The little boat struck the stairs with a bump. Mona reached out and grabbed the railing, sure it would wobble and fall, but it didn't. And a good thing, too, because another pain came round her middle and bit deep into her back. She had to hold her breath.
"Mary Jane, we've got to hurry."
"You're telling me. Mona Mayfair, I'm so scared right now."
"Don't be. Be brave. Morrigan needs you."
"Morrigan!"
The light of the lantern shivered and moved up to the high second-floor ceiling. The wallpaper was covered with little bouquets, faded now so that only the white sketch of the bouquet remained, glowing in the dark. Great holes gaped in the plaster, but she could not see anything through them.

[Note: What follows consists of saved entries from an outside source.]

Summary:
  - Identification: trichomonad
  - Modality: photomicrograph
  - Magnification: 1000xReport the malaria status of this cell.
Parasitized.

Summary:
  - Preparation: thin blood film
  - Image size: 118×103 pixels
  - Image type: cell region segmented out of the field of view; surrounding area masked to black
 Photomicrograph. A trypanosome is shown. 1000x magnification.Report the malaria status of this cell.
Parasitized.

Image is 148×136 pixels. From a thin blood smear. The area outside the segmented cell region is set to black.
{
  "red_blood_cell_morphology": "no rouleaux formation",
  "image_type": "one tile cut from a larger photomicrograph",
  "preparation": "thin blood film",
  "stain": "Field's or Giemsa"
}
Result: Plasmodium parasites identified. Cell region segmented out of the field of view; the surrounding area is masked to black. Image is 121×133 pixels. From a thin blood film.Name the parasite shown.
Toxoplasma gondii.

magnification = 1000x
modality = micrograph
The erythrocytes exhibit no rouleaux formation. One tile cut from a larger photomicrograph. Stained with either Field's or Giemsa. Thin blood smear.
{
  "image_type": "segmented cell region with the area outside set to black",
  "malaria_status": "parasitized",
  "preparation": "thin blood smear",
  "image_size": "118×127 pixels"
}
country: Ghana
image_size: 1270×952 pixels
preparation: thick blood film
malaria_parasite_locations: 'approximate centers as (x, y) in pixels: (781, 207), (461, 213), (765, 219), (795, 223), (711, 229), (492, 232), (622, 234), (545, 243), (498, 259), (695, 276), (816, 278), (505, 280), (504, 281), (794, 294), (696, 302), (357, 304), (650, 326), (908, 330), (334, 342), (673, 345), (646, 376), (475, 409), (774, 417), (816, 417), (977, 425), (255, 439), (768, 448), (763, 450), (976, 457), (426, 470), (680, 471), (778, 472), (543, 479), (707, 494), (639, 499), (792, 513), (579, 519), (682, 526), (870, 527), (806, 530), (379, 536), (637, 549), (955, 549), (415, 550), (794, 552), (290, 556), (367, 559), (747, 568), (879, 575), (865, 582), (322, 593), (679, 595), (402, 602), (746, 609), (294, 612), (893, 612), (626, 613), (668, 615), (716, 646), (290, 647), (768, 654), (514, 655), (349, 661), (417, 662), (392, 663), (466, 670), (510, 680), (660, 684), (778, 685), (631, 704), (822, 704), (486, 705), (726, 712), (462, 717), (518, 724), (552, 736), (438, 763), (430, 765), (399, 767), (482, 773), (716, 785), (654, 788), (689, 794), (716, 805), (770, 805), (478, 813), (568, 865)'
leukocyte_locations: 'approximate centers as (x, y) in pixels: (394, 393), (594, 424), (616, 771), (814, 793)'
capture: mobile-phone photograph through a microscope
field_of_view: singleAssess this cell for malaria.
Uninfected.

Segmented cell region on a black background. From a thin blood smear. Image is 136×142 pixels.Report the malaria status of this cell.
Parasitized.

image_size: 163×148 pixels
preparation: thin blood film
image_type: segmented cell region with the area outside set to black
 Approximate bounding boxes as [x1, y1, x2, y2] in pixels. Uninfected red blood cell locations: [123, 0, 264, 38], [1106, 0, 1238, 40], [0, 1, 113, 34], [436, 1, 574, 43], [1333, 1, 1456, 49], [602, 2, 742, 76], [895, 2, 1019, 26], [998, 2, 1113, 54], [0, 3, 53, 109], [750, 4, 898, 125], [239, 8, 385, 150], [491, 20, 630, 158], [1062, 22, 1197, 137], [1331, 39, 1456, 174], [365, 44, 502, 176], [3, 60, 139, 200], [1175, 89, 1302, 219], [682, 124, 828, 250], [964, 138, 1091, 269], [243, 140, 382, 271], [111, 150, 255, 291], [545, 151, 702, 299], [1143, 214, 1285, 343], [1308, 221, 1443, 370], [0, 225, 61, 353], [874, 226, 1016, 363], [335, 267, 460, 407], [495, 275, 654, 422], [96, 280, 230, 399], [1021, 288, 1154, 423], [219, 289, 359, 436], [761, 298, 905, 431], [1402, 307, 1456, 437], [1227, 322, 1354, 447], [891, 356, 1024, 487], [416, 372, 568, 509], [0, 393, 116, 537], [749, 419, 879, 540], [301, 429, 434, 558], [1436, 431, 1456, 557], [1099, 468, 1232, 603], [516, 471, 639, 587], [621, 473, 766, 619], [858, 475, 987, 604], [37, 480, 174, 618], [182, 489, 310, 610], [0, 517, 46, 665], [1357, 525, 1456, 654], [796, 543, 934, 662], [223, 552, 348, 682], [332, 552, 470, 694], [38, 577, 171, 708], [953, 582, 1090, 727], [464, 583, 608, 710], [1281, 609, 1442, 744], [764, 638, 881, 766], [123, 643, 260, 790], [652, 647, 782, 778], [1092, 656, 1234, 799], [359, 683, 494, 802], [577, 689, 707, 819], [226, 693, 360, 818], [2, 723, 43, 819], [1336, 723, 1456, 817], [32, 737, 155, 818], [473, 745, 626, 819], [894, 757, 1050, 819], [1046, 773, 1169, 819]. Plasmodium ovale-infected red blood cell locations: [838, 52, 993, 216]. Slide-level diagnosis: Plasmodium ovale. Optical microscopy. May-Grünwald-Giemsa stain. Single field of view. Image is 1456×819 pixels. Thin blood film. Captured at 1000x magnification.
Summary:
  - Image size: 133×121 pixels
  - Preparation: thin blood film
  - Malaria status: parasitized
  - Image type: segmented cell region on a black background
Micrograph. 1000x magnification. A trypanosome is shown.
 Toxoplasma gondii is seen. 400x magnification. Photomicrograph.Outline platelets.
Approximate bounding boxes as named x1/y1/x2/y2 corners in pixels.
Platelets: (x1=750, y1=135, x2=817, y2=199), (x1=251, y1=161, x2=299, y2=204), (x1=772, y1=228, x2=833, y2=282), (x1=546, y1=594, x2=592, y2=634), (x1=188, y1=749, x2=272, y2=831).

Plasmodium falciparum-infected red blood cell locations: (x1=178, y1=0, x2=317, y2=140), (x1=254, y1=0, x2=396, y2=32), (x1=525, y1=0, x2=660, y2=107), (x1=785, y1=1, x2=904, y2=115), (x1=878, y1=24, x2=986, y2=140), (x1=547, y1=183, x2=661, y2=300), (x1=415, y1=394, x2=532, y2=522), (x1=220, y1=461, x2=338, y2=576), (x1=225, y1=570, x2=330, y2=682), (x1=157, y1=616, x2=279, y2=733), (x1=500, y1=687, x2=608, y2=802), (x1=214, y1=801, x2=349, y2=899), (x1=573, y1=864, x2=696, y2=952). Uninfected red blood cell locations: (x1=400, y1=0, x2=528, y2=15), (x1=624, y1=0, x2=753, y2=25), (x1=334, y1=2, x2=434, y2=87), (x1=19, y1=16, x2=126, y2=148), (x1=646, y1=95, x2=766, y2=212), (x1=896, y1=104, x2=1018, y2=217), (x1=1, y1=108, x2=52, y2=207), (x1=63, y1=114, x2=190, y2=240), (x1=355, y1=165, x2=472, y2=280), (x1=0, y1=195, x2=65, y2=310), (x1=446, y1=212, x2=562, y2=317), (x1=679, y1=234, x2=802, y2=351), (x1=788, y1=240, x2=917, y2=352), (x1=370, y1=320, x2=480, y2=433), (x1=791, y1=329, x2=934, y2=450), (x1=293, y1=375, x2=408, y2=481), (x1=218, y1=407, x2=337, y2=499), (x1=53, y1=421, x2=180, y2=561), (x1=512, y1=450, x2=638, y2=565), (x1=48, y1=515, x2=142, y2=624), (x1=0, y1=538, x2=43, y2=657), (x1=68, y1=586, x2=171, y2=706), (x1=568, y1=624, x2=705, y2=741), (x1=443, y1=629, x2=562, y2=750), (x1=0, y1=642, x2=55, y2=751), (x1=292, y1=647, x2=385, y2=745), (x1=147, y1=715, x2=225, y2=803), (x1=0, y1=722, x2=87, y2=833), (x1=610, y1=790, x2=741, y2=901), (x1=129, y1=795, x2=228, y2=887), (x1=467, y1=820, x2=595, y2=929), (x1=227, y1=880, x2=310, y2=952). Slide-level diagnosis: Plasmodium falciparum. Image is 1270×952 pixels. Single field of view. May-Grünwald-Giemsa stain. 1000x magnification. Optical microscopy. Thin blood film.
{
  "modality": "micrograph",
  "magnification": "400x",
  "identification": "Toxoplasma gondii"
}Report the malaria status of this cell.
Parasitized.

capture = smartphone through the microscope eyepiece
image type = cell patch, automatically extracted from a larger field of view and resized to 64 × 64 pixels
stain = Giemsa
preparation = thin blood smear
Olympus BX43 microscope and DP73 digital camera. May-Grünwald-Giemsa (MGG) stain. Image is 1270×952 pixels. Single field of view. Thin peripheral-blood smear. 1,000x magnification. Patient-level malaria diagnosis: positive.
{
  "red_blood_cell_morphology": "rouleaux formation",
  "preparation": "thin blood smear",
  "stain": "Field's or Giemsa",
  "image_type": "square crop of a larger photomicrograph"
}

"The walls are brick, don't you worry about a thing, every single wall, inside, out, brick, just like First Street." Mary Jane was tying up the boat. Apparently they were beached on an actual step. They were steady now. Mona clung to the railing, as fearful of getting out as of staying in the little boat.
"Go on upstairs, I'll bring the junk. Go up and straight back and say hello to Granny. Don't worry about your shoes, I got plenty of dry shoes. I'll bring everything."
Cautiously, moaning a little, she reached over, took hold of the rail with both hands, and stepped up out of the boat, hoisting herself awkwardly until she found herself standing securely on the tread, with dry stairway ahead of her.
If it hadn't been tilting, it would have felt perfectly secure, she thought. And quite suddenly she stood there, one hand on the railing, one on the soft, spongy plaster to her left, and looking up, she felt the house around her, felt its rot, its strength, its obdurate refusal to fall down into the devouring water.
It was a massive and sturdy thing, giving in only slowly, perhaps stopped at this pitch forever. But when she thought of the muck, she didn't know why they weren't both sucked right down now, like bad guys on the run in motion-picture quicksand.